What Took Facebook So Long?

Scholars have been sounding the alarm about data-harvesting firms for nearly a decade. The latest Cambridge Analytica scandal shows it may be too late to stop them.

A window advertisement that says "Like us on Facebook"
Brian Snyder / Reuters

On Friday night, Facebook suspended the account of Cambridge Analytica, the political-data company backed by the billionaire Robert Mercer that consulted on both the Brexit and Trump campaigns.

The action came just before The Guardian and The New York Times dropped major reports in which the whistle-blower Christopher Wylie alleged that Cambridge Analytica had used data that an academic had allegedly improperly exfiltrated from the social network. These new stories, backed by Wylie’s account and internal documents, followed years of reporting by The Guardian and The Intercept about the possible problem.

The details could seem Byzantine. Aleksandr Kogan, then a Cambridge academic, founded a company, Global Science Research, and immediately took on a major client, Strategic Communication Laboratories, which eventually gave birth to Cambridge Analytica. (Steve Bannon, an adviser to the company and a former senior adviser to Trump, reportedly picked the name.)

The promise of Kogan’s company was that they could build psychological profiles of vast numbers of people by using Facebook data. Those profiles, in turn, might be useful to tune the political messages that Cambridge Analytica sent to potential voters. Perhaps a certain kind of message might appeal more to extroverts, or narcissists, or agreeable people.

To gather that data, the Times reports, Kogan hired workers through Amazon’s Mechanical Turk to install a Facebook app in their accounts.
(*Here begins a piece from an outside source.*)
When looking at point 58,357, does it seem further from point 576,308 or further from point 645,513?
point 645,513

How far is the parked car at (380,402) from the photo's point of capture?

The app, built by Global Science Research, requested an unusual (but not unheard-of) amount of data about users themselves and their friends. That’s how 270,000 Turkers ended up yielding 30 million profiles of American Facebook users that could be matched with other data sets.

From the current reporting, it seems that Kogan violated Facebook’s terms of service in saying he was using the data for academic research, but then selling it to Strategic Communications Laboratories. That’s what got Cambridge Analytica and Kogan in trouble. (Cambridge Analytica told The Guardian that they do not have possession of the data nor did they use any of this data in the 2016 election. An anonymous source in the Times story disputes this.)

There’s a lot about Cambridge Analytica that doesn’t quite add up. Are they data geniuses who swung the Brexit vote and got Trump elected, or pretenders bluffing their way to fat marketing contracts? Right after the election, several stories pointed to their psychological profiles of voters as a crucial piece of the Trump digital machine. As time has gone on, their role has come to be seen as less important, more in line with the tiny slice of the Trump campaign treasury that they got, roughly $6 million.

While the specifics of this particular violation are important to understand, the story reveals deeper truths about the online world that operates through and within Facebook.

First, some of Facebook’s growth has been driven by apps, which the company found extended the amount of time that people spent on the platform, as retired users of FarmVille could attest. To draw developers, Facebook had quite lax (or, as one might say, “developer-friendly”) data policies for years.

Academic researchers began publishing warnings that third-party Facebook apps represented a major possible source of privacy leakage in the early 2010s. Some noted that the privacy risks inherent in sharing data with apps were not at all clear to users. One group termed our new reality “interdependent privacy,” because your Facebook friends, in part, determine your own level of privacy.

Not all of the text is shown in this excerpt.